I translated Peter Shirley's Raytracer to Julia. C++ 1min -> Julia 2m30s -> 15s (@threads)

Hi,

I like raytracing and there are a nice set of books

https://github.com/RayTracing/raytracing.github.io

so now I’m a bit better at Julia, I transcoded the C++ into Julia and got some nice speedups.

The single threaded version went from 9m in C++ to 2m30 in Julia (with no tricks - I don’t know any!)

(The C++ had no compiler flags, after using -O 3 and -march=native it was down to about 1 minute)

And when I added Threads (40 of them :slight_smile: )I got it down to 15s, including compilation.

Here’s my julia code

And here’s the Book’s Github Discussion page where I made a similar post to this

21 Likes

Sorry for the noob question, does your Julia code produce images like the one in the “Ray-tracing in one weekend” book?

1 Like

yes, that exact one (modulo the rand()s)

1 Like

Wow, I’m speechless.

1 Like

Yes, I’m quite pleased. I wasn’t doing it to make it faster, I just wanted it to produce results :slight_smile:

But then I used a bit of @code_warntypes and @time and I reduced the allocations from 10s of millions to 10s of 1000s

FYI, searching through Discourse, there seem to be a few related threads. I’m linking one of them.

4 hours !

Cool! Some small styling things:

const Vec3 = SVector{3,Float64}

is the same as SArray{Tuple{3}, Float64, 1, 3}.

and note that you don’t need to define magnitude, actually you have:

using LinearAlgebra: norm
x = rand(Vec3)
norm(x)

and also you could do:

julia> randf(::Type{T},fmin,fmax) where T = fmin .+ (fmax-fmin) .* rand(T)   
randf (generic function with 1 method)

julia> randf(Vec3,-1,1)
3-element SVector{3, Float64} with indices SOneTo(3):
 -0.3009982992786695
 -0.15959842094608057
  0.27936134566733006

julia> randf(SVector{2,Float64},-1,1)
2-element SVector{2, Float64} with indices SOneTo(2):
 -0.8267854719262475
 -0.9675131426873447

julia> randf(Float32,-1,1)
0.52987814f0

1 Like

magnitude(x,y,z) is quicker than norm([x,y,z]) because of the extra allocation

magnitude(v) and norm(v) are the same

norm is a strange name too, Shirley had length and I don’t like that either :slight_smile:

I did swap out unit_vector for LinearAlgebra.normalize

that randf is cool too, but again, it creates [x,y,z] not x,y,z
and this is all about reducing those allocations

I moved the code, git was being annoying with the fork

https://github.com/lawless-m/ShirleyRenderer.jl

If you use StaticArrays none of these allocate.

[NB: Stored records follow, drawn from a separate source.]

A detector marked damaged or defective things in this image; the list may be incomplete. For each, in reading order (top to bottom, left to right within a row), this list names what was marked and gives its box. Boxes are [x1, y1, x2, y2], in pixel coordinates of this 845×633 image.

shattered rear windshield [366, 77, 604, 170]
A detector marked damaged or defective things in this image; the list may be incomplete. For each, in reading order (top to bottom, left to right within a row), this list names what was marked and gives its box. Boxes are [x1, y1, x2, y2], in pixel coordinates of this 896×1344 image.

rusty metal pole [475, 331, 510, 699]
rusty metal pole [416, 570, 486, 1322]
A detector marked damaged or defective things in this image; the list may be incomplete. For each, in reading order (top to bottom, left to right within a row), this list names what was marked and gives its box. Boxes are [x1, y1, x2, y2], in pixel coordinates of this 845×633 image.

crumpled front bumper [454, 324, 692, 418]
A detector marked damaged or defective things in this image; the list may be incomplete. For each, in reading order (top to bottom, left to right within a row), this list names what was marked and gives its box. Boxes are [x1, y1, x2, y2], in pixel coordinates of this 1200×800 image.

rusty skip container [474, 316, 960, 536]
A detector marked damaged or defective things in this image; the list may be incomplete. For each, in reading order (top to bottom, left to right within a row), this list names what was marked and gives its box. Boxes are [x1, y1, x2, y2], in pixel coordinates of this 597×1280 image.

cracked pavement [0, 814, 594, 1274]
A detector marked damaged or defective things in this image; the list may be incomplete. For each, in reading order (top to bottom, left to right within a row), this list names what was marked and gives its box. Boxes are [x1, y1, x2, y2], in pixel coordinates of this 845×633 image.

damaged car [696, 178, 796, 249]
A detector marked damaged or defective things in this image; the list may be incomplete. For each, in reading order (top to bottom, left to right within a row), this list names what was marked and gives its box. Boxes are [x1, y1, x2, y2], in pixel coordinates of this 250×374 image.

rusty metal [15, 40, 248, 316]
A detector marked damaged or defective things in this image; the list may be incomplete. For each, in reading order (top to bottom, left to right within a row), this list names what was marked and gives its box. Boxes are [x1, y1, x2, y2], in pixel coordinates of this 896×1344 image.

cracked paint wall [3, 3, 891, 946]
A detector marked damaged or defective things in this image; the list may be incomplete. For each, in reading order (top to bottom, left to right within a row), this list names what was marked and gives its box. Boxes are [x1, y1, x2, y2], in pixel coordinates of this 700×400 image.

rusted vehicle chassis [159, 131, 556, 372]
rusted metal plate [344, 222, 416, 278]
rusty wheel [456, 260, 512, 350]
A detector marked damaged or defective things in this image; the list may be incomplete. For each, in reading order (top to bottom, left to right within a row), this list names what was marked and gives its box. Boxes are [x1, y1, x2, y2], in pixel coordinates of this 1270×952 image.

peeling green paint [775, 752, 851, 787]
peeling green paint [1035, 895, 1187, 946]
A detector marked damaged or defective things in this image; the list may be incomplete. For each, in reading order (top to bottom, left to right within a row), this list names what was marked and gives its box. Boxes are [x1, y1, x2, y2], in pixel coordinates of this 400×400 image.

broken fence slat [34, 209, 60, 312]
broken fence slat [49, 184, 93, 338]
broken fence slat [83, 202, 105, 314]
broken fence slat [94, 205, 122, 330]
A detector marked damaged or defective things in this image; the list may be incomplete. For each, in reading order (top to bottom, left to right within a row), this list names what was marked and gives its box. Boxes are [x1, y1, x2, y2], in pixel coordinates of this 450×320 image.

it was still slightly slower

perhaps I shall rework it all the way through and see properly

There’s no reason why Julia is so much slower, (not GC, not String, not I/O, not byte wrangling), well I know it’s easy for me to say it… But I hope we could make it within 125% time of C++. This is a micro benchmark big enough that people can point to as “composite” test for suitability blah blah

I added support for Images instead of PPM so now I can upload this

It uses more samples per pixel (150) and more depth (200), the defaults are 10 & 50

Again with 40 threads. I’m not going to chase more performance for the moment - that’s not the purpose of this - although I hope to experiment with some GPU offloading perhaps. I can’t use any CPU specialisations - Julia complains about a missing cx-16 instruction when I try and use -C

matt@pox:~/GitHub/ShirleyRenderer.jl/src$ julia --project=.. -L RandomScene.jl -e "@time main(;samples_per_pixel=150, max_depth=200)"
123.419846 seconds (328.84 M allocations: 24.327 GiB, 15.28% gc time, 1.76% compilation time)

5 Likes

150% is the best I have managed

matt@pox:~/GitHub/ShirleyRenderer.jl$ time julia -t 1 --project=. -L src/RandomScene.jl -e “main()”

real 1m13.689s
user 1m12.059s
sys 0m1.360s

matt@pox:~/GitHub/raytracing.github.io/src/$ time ./a.out > a.out.ppm
Scanlines remaining: 0
Done.

real 0m49.599s
user 0m49.570s
sys 0m0.028s

Your example has 24GB allocations and 15% GC time. Thats probably the problem. You could preallocate all the arrays used for each thread and reuse them. That much allocation will probably reduce your cache performance too.

1 Like

yep, but I think that’s quite a bit of re-work

I’ll spend some more time on it once I have the other code ported

1 Like

Turned out the design needed me to do the work of per thread anyway.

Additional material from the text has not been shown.